_Material shown_
· · · · ·

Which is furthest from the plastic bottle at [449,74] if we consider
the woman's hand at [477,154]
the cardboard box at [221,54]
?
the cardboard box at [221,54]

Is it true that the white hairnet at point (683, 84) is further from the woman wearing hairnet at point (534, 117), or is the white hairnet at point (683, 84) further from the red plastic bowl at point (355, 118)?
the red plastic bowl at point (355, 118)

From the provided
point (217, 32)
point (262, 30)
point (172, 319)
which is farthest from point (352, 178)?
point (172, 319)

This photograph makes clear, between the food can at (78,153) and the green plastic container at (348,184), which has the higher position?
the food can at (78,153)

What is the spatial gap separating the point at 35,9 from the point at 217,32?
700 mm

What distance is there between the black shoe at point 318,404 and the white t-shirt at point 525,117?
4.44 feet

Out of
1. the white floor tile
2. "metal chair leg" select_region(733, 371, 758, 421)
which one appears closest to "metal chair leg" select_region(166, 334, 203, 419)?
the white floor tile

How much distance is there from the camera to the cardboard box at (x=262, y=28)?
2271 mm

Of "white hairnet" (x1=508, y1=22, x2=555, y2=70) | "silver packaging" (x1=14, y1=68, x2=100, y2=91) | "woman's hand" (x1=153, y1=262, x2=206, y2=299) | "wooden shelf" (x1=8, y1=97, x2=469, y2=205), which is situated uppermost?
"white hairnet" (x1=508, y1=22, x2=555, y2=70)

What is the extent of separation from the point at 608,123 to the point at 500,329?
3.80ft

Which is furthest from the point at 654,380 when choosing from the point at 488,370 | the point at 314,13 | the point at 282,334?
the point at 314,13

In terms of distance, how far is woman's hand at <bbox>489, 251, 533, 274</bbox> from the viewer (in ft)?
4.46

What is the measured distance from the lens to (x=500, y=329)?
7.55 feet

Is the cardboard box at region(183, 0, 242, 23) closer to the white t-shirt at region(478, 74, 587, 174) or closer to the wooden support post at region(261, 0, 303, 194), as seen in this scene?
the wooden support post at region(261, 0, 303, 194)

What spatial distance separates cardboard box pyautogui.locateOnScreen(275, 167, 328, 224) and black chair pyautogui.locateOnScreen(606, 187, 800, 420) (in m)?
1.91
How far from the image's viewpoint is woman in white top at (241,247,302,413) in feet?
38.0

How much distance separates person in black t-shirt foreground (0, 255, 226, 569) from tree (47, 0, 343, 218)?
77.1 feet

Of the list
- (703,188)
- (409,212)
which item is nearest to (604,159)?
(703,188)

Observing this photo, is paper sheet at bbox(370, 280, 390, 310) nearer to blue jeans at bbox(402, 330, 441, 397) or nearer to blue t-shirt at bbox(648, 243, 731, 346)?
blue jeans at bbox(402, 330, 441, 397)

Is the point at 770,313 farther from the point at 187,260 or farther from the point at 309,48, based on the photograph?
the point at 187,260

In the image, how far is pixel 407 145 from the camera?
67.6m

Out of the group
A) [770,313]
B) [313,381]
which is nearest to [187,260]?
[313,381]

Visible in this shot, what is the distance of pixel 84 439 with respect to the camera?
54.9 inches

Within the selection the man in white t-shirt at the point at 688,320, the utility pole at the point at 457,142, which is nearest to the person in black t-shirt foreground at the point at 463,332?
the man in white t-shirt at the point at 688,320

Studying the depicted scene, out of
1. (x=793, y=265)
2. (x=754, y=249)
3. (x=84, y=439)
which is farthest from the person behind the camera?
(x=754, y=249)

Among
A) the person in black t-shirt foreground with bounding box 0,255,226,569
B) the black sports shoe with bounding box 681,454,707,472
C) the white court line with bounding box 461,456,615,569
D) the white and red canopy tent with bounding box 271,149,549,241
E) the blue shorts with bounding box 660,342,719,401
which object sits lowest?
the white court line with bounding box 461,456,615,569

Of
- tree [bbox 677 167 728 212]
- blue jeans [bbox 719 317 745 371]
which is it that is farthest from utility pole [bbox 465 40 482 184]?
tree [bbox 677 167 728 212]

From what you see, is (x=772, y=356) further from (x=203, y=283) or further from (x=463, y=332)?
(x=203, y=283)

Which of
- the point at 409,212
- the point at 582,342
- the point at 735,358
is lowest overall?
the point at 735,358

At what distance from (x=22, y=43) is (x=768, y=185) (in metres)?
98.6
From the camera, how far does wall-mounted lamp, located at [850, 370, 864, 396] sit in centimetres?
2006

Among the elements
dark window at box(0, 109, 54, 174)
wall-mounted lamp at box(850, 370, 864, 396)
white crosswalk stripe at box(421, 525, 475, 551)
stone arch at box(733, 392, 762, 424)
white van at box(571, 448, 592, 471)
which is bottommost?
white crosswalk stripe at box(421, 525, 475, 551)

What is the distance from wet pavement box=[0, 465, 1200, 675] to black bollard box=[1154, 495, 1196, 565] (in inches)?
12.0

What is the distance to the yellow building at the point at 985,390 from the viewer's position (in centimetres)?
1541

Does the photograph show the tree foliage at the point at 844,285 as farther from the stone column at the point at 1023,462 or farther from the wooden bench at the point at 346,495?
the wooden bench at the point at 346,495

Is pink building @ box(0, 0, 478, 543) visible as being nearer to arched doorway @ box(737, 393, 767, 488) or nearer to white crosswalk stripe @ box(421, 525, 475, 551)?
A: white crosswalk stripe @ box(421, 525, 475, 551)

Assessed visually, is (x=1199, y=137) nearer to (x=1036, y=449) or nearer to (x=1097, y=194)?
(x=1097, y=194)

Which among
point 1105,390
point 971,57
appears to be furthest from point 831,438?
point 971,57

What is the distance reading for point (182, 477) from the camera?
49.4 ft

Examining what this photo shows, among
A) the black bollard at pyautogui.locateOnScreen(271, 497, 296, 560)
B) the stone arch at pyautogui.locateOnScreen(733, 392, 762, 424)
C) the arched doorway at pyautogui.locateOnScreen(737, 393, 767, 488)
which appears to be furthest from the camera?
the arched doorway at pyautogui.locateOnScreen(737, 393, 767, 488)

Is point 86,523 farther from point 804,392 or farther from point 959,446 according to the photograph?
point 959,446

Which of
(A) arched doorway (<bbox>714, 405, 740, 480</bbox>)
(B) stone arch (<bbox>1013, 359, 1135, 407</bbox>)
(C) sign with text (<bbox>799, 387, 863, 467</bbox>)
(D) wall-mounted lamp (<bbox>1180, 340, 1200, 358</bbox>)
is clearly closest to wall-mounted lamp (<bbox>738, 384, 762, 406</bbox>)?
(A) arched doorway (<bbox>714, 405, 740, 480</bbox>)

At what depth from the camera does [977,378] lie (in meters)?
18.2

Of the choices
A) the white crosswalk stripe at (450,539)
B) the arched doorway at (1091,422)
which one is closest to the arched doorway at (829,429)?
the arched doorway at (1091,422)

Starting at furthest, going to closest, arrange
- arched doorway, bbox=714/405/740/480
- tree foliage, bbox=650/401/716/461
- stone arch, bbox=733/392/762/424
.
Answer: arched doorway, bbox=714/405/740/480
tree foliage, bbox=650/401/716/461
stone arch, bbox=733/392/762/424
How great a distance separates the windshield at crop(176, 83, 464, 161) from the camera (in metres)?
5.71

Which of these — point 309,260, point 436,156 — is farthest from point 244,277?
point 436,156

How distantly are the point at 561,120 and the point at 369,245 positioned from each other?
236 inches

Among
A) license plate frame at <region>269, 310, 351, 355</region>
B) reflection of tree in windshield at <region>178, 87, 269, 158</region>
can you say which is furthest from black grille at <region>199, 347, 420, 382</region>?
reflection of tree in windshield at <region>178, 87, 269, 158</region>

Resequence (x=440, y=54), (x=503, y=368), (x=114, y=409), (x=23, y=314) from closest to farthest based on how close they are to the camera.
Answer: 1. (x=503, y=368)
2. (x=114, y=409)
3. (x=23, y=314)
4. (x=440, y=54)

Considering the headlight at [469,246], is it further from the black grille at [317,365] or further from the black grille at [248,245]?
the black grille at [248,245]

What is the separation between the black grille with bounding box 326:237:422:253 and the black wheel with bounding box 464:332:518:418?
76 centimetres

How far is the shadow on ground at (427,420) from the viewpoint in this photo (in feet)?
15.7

· · · · ·

Rewrite everything from the line containing "Of the choices" down to the end of the rows above as a numbered list, one line per item, leaving out blank lines.

_Complete response_
1. Of the choices
2. A) the white crosswalk stripe at (450,539)
3. B) the arched doorway at (1091,422)
4. which one is closest to the arched doorway at (829,429)?
5. the arched doorway at (1091,422)
6. Starting at furthest, going to closest, arrange
7. - arched doorway, bbox=714/405/740/480
8. - tree foliage, bbox=650/401/716/461
9. - stone arch, bbox=733/392/762/424
10. .
11. Answer: arched doorway, bbox=714/405/740/480
12. tree foliage, bbox=650/401/716/461
13. stone arch, bbox=733/392/762/424
14. How great a distance separates the windshield at crop(176, 83, 464, 161) from the camera (in metres)?
15. 5.71
16. Which of these — point 309,260, point 436,156 — is farthest from point 244,277?
17. point 436,156
18. How distantly are the point at 561,120 and the point at 369,245 positioned from each other?
19. 236 inches
20. Among
21. A) license plate frame at <region>269, 310, 351, 355</region>
22. B) reflection of tree in windshield at <region>178, 87, 269, 158</region>
23. can you say which is furthest from black grille at <region>199, 347, 420, 382</region>?
24. reflection of tree in windshield at <region>178, 87, 269, 158</region>
25. Resequence (x=440, y=54), (x=503, y=368), (x=114, y=409), (x=23, y=314) from closest to farthest based on how close they are to the camera.
26. Answer: 1. (x=503, y=368)
27. 2. (x=114, y=409)
28. 3. (x=23, y=314)
29. 4. (x=440, y=54)
30. Considering the headlight at [469,246], is it further from the black grille at [317,365] or further from the black grille at [248,245]?
31. the black grille at [248,245]
32. What is the separation between the black grille with bounding box 326:237:422:253 and the black wheel with bounding box 464:332:518:418?
33. 76 centimetres
34. How far is the shadow on ground at (427,420) from the viewpoint in this photo (in feet)?
35. 15.7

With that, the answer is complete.